**What is required**
Reproduce the items from the line containing "As displayed in" through the end of the records, requests included. In the answers, shift every distance value and box coordinate up by 118.
====== Records to process
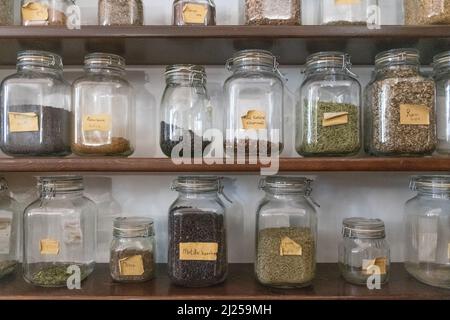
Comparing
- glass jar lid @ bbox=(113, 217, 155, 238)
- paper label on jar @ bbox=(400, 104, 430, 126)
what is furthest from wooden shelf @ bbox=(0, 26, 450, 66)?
glass jar lid @ bbox=(113, 217, 155, 238)

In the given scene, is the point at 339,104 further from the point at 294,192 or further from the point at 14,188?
the point at 14,188

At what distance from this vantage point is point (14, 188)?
120cm

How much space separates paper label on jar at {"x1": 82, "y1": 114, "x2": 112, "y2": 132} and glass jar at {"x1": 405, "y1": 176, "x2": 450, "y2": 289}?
839mm

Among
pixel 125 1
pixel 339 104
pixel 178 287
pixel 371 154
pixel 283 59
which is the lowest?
pixel 178 287

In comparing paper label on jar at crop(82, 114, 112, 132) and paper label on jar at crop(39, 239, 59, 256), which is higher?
paper label on jar at crop(82, 114, 112, 132)

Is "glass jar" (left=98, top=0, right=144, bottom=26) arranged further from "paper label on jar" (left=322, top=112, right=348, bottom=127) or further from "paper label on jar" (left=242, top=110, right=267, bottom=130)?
"paper label on jar" (left=322, top=112, right=348, bottom=127)

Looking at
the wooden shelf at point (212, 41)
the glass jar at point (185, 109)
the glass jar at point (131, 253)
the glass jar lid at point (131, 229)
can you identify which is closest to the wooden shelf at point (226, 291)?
the glass jar at point (131, 253)

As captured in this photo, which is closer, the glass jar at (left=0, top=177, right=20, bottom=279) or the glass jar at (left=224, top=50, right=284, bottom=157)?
the glass jar at (left=224, top=50, right=284, bottom=157)

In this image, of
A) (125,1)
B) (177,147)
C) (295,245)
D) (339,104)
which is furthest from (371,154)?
(125,1)

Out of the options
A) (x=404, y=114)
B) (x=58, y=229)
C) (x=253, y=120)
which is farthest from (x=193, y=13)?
(x=58, y=229)

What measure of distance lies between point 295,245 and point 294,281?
0.09m

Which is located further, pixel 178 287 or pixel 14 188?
pixel 14 188

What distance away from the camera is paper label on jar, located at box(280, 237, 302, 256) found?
97cm

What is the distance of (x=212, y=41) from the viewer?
0.98m
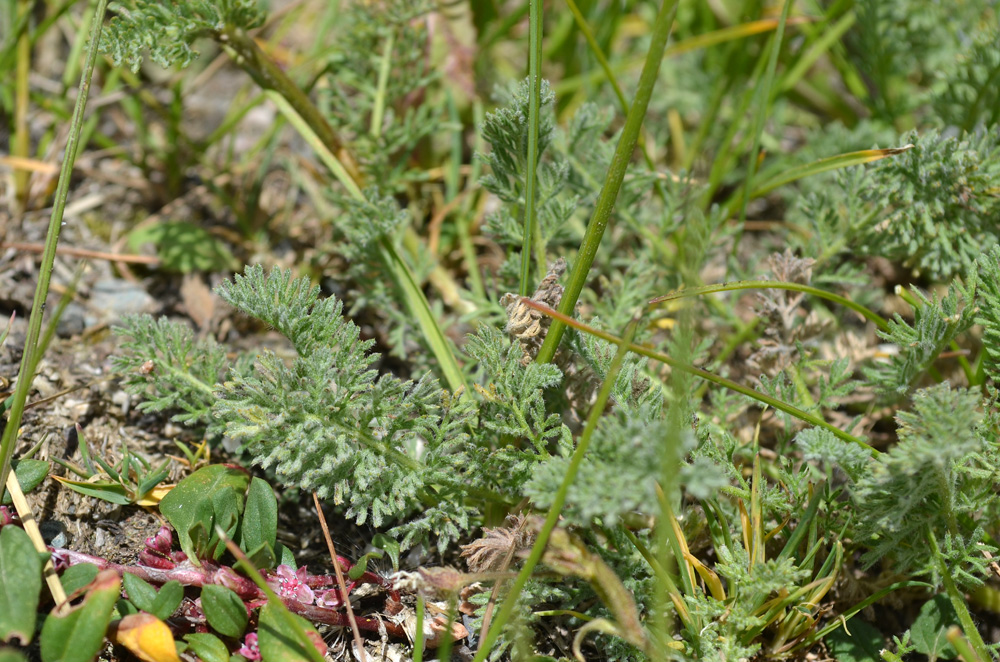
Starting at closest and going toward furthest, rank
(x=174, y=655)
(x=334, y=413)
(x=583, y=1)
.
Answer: (x=174, y=655) < (x=334, y=413) < (x=583, y=1)

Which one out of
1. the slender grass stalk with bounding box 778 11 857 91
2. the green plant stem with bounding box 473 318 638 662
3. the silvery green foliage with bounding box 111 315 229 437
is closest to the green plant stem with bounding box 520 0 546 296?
the green plant stem with bounding box 473 318 638 662

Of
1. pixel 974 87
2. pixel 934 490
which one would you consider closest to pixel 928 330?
pixel 934 490

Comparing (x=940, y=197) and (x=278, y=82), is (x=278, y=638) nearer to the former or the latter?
(x=278, y=82)

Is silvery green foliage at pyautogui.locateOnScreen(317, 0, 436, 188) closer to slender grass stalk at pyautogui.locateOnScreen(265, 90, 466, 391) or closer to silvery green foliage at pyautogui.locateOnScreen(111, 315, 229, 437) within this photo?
slender grass stalk at pyautogui.locateOnScreen(265, 90, 466, 391)

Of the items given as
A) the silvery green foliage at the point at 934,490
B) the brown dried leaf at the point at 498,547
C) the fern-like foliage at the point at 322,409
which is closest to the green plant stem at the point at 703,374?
the silvery green foliage at the point at 934,490

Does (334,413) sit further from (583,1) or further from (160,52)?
(583,1)

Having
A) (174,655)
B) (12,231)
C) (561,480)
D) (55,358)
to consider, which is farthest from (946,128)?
(12,231)

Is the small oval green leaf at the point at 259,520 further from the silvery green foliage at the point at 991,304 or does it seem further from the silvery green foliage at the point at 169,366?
the silvery green foliage at the point at 991,304
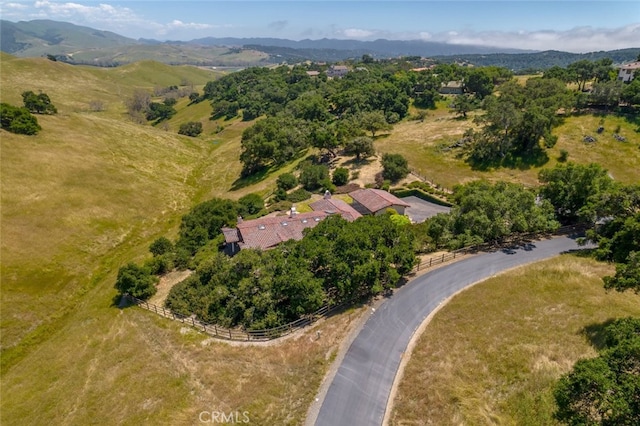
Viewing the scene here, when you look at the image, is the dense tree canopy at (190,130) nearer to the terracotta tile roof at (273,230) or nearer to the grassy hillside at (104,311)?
the grassy hillside at (104,311)

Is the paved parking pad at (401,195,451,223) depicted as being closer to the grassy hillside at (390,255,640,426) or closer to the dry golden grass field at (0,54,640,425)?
the dry golden grass field at (0,54,640,425)

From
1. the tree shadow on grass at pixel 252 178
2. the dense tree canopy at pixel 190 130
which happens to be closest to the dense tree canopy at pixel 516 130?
the tree shadow on grass at pixel 252 178

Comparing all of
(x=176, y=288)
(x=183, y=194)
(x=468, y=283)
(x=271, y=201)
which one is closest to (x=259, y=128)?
(x=183, y=194)

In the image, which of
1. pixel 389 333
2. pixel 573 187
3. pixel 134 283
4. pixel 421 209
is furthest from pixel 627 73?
pixel 134 283

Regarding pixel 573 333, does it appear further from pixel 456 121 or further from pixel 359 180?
pixel 456 121

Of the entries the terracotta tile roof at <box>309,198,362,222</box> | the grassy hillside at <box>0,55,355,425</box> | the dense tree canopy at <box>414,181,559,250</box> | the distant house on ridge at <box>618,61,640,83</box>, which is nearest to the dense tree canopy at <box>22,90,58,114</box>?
the grassy hillside at <box>0,55,355,425</box>
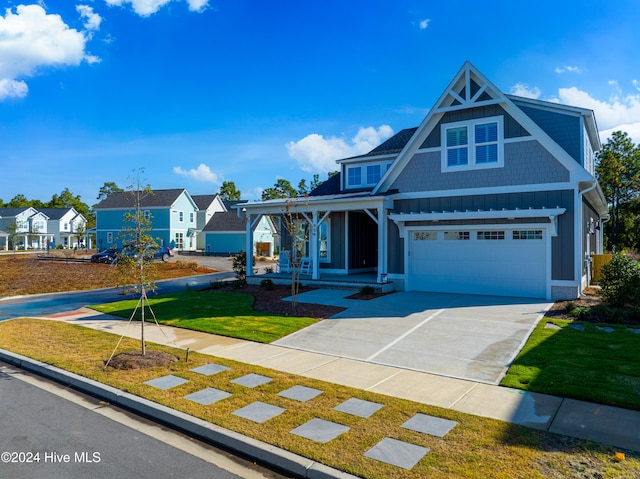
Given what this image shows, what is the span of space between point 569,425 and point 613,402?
109 centimetres

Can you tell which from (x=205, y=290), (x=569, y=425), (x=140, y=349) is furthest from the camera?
(x=205, y=290)

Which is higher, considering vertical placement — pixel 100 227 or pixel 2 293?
pixel 100 227

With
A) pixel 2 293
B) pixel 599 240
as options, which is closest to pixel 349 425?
pixel 2 293

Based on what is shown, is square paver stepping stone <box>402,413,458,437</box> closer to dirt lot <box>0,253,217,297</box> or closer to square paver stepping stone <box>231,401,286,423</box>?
square paver stepping stone <box>231,401,286,423</box>

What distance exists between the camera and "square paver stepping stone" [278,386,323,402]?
6250 mm

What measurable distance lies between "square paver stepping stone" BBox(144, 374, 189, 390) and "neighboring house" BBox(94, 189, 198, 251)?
4382 centimetres

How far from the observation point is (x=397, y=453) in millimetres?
4570

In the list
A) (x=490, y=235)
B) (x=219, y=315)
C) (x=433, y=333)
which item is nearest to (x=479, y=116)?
(x=490, y=235)

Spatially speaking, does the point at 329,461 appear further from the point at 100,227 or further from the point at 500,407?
the point at 100,227

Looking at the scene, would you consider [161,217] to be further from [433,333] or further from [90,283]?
[433,333]

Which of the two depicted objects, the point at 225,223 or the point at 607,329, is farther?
the point at 225,223

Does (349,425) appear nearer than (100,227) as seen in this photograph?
Yes

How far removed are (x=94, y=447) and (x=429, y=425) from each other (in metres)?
3.87

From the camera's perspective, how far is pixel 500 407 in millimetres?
5844
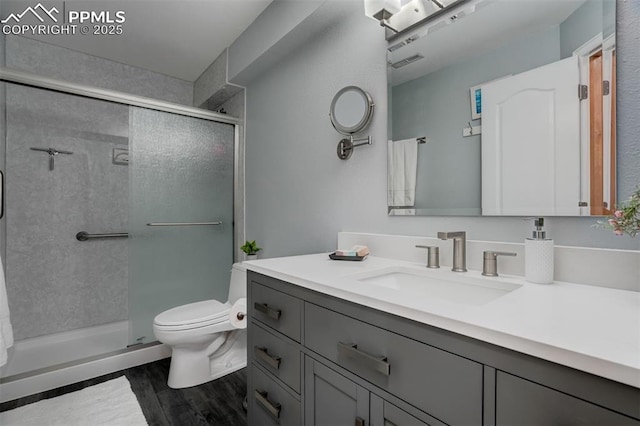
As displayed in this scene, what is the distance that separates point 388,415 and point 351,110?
1.29 metres

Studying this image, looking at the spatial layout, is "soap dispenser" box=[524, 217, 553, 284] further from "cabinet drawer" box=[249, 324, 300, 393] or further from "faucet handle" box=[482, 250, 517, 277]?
"cabinet drawer" box=[249, 324, 300, 393]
============
**Exercise solution**
As displayed in this scene, what is the distance that separates point 388,415 and point 351,110?
119.29 metres

Studying this image, looking at the spatial layout, is "soap dispenser" box=[524, 217, 553, 284] further from "cabinet drawer" box=[249, 324, 300, 393] or further from "faucet handle" box=[482, 250, 517, 277]?
"cabinet drawer" box=[367, 442, 418, 511]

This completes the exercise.